• _Exercise prompt_:
Copy the lines starting with the one containing "Is the grassy" and going on through the one containing "10.1 metres", renaming "flooded river" to "swollen river" and leaving everything else unchanged.

Source data:
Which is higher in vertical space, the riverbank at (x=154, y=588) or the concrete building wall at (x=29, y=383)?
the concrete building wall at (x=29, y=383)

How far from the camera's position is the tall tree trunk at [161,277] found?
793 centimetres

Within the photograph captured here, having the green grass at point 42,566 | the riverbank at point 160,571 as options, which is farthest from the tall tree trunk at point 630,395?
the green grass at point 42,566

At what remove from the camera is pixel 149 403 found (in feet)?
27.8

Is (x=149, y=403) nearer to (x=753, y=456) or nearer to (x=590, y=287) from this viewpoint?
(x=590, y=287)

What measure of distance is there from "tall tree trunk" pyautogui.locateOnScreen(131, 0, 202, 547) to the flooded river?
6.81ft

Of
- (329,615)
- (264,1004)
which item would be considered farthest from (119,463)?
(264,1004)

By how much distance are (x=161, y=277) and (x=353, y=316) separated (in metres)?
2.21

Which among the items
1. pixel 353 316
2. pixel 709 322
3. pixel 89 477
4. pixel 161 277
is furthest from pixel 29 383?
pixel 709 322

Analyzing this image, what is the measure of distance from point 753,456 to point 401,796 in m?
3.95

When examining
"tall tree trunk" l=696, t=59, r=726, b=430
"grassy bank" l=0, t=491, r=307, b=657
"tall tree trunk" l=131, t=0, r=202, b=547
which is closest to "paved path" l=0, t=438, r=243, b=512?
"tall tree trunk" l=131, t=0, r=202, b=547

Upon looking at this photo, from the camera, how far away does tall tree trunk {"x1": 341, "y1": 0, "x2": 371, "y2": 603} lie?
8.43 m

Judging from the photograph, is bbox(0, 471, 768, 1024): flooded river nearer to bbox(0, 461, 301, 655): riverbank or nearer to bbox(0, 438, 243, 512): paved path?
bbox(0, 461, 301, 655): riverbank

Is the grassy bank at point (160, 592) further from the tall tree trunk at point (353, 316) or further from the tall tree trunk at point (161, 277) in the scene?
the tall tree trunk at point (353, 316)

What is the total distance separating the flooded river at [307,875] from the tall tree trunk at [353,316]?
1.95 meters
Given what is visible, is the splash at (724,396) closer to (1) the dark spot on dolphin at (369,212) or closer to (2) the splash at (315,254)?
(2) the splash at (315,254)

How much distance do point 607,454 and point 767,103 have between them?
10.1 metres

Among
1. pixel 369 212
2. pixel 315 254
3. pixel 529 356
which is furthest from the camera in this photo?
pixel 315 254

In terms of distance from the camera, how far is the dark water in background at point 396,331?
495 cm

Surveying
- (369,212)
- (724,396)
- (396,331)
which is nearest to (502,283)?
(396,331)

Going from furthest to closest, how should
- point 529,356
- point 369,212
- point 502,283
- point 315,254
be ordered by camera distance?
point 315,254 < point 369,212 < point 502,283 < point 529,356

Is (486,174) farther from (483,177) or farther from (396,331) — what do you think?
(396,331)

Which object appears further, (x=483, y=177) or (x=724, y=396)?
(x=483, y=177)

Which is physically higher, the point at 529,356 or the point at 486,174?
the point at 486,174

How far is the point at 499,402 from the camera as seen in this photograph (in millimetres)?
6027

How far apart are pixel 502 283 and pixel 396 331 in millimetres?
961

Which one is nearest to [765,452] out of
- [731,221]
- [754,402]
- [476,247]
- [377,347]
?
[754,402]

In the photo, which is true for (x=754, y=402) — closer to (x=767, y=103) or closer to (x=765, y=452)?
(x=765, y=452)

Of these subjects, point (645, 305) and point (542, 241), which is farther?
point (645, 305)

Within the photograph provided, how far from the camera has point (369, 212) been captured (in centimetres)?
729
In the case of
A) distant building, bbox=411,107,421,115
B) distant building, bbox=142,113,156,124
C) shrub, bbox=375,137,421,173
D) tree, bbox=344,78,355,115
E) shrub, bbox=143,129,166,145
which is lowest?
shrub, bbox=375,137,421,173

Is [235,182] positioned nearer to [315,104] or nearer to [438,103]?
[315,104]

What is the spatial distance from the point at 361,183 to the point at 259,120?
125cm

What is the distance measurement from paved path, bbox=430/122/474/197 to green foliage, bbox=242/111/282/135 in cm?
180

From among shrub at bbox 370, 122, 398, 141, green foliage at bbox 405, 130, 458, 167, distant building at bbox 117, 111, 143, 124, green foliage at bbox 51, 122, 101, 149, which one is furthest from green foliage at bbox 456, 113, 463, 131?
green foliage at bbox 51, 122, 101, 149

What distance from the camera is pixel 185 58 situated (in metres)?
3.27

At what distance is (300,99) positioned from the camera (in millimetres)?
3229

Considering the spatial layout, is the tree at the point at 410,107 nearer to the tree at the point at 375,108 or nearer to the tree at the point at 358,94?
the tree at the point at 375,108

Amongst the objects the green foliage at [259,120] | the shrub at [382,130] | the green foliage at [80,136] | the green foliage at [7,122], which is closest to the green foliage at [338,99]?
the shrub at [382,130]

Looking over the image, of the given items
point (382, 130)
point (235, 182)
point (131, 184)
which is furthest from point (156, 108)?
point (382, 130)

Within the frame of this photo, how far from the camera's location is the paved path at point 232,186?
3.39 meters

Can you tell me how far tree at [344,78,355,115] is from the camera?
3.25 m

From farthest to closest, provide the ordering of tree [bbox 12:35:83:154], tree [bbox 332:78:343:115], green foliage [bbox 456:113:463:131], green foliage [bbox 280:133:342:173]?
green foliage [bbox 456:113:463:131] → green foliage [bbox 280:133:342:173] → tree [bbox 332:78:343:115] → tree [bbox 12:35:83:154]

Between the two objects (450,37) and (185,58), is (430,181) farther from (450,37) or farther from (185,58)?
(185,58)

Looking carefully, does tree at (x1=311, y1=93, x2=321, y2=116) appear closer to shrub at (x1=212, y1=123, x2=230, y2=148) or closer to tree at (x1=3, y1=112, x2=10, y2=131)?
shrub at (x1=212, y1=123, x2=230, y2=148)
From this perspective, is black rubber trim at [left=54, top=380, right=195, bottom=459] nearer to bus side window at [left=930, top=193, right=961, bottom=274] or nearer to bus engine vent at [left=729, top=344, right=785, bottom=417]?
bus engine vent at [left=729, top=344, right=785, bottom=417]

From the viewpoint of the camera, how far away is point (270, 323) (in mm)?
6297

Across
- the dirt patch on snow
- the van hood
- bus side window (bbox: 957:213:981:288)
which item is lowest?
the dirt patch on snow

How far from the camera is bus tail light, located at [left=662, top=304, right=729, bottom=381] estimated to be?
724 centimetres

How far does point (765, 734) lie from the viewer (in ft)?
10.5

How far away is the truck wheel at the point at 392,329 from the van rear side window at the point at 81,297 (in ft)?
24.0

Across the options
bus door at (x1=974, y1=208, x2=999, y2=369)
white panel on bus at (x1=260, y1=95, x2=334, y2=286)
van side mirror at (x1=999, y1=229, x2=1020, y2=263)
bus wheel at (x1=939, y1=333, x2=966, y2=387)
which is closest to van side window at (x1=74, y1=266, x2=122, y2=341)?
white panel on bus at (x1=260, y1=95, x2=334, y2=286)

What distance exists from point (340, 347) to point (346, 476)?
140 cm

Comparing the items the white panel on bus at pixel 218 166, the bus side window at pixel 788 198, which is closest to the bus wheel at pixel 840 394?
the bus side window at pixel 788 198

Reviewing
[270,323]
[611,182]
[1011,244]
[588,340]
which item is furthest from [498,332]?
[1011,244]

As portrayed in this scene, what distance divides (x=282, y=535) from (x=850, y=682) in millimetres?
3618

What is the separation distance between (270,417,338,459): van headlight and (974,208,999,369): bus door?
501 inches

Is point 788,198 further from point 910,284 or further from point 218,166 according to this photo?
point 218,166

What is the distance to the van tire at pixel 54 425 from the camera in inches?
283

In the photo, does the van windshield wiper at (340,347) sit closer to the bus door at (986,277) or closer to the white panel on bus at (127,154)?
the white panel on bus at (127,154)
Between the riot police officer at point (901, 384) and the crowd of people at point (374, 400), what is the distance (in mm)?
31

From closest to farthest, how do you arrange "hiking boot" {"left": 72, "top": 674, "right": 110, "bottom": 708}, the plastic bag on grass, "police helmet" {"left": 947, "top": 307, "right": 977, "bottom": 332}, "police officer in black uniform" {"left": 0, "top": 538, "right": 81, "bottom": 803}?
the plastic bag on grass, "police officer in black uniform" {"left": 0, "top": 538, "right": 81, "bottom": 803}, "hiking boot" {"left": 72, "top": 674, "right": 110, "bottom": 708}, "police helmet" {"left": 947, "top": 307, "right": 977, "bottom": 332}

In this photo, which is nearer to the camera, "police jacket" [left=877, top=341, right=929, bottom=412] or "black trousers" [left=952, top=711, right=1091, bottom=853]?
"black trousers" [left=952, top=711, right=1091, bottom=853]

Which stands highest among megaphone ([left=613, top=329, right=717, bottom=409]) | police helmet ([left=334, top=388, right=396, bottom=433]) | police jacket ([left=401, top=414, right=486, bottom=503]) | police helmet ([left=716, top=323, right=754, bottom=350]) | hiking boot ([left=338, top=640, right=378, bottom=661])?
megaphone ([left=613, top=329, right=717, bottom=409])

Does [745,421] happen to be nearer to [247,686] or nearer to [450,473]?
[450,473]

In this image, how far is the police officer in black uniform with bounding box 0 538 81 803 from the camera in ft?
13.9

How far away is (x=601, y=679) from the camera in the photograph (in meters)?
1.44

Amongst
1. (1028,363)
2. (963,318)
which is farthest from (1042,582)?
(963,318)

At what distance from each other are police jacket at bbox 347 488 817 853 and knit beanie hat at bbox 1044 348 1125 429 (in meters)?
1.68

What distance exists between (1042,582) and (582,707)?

• _Final result_:
Is the grassy bank at point (160, 592) further from the tall tree trunk at point (353, 316) or further from the tall tree trunk at point (161, 277) in the scene?
the tall tree trunk at point (353, 316)

What is the total distance separating the swollen river at [307,875] from the tall tree trunk at [353,316]?
1.95 meters
Given what is visible, is the splash at (724,396) closer to (1) the dark spot on dolphin at (369,212) or closer to (2) the splash at (315,254)?
(2) the splash at (315,254)

How much distance do point 607,454 and point 767,103 have between them?
10.1 metres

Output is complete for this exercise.